**WORK TO DO**
(a) Name every performer or group that the piece on 70s music credits with a song.
(b) In the piece on 70s music, where did the writer grow up?

Disco started out pretty good. I can’t even recall if this sort of soul music was even called disco before Saturday Night Fever. I’m sure the term was kicked around in the mid-70s and solidified into a movement, that become a cultural phenomenon with the release of that movie. But my favorite disco – a type of music I mostly hated at the time (and still hate for the most part, although I easily have a few dozen outright disco songs in my 70s soul collection) – is just the kind The Bee Gees were doing with songs like “Nights on Broadway” and “Jive Talking.” “Jive Talking” is simply one of the best singles of the 70s – consider it disco’s “God Save the Queen.”

“Nights on Broadway” is a strange song for me because growing up in rural Pennsylvania, the song presented a fantasy of New York City life – smoky rooms filled with strangers. It sounded like a very elegant, romantic version of city life – “Love’s Theme” by The Love Unlimited Orchestra/Barry White was much the same (before it became the unofficial theme for late-night network movies and golfing highlights). That’s how the city sounded to me, my version of it, totally removed from any vestiges of city life. After having lived in New York for a long time … I don’t know what the fuck “Nights on Broadway” is on about. I’ve spent many a night on Broadway. Went home with lighter pockets on an early-morning subway train filled with stinking bums, puked in the toilet at 4:30 to get some sleep. Still, I want to believe in the romance of a song like “Nights on Broadway” – sort of like how Journey’s “Don’t Stop Believin” doesn’t appear to be about anything, just a jumble of clichés and bad lyrics, but the music’s so good that you forgive it. The Bee Gees sure as hell don’t need my forgiveness – these guys were great before and after this song, in radically different ways. And for the record, days on Broadway usually find me walking in the street to avoid all the asshole tourists jamming up the sidewalks.

“Love on the Rocks” by Neil Diamond. File this one along with “When I Need You” by Leo Sayer.
A sappy ballad that I can’t avoid loving. In Neil Diamond’s case, man, there it is, love on the rocks, like a wrecked ship or a mixed drink. Aint no surprise. On the rocks, amigo, on the rocks. Suddenly you find you’re out there, walking in a storm. Words of wisdom from a passionate Jew with chest hair to burn. As opposed to a nebbish white Brit with an afro singing “When I Need You.” My friend Jose said that this was the one song when played on ghetto boom boxes in his project that would break down the hard guys hanging out around the handball courts. I don’t know what it is about 70s ballads, but they worked and are even more distinctive now. Ballads became too heavy and slick from the 80s onwards – not saying they weren’t in the 70s. But the melodies and production just seemed more smooth, less bombastic. When “Love on the Rocks” kicks in, it’s a tasteful orchestra arrangement and the drums that do so. Compared to the wailing divas of the 80s and after, Neil Diamond sounds absolutely subtle in comparison. And he was a major cheeseball. But one with talent, and maybe that’s the rub. You can laugh at someone like Leo Sayer, but try writing one hit the way he wrote a handful. It can’t be that easy.

**DATASET CONTENT**

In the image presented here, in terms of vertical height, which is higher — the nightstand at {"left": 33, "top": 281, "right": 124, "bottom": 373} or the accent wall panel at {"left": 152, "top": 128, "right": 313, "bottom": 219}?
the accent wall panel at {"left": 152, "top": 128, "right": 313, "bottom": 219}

**RESULTS FOR EACH TASK**
(a) The Bee Gees; The Love Unlimited Orchestra/Barry White; Journey; Neil Diamond; Leo Sayer

(b) In rural Pennsylvania.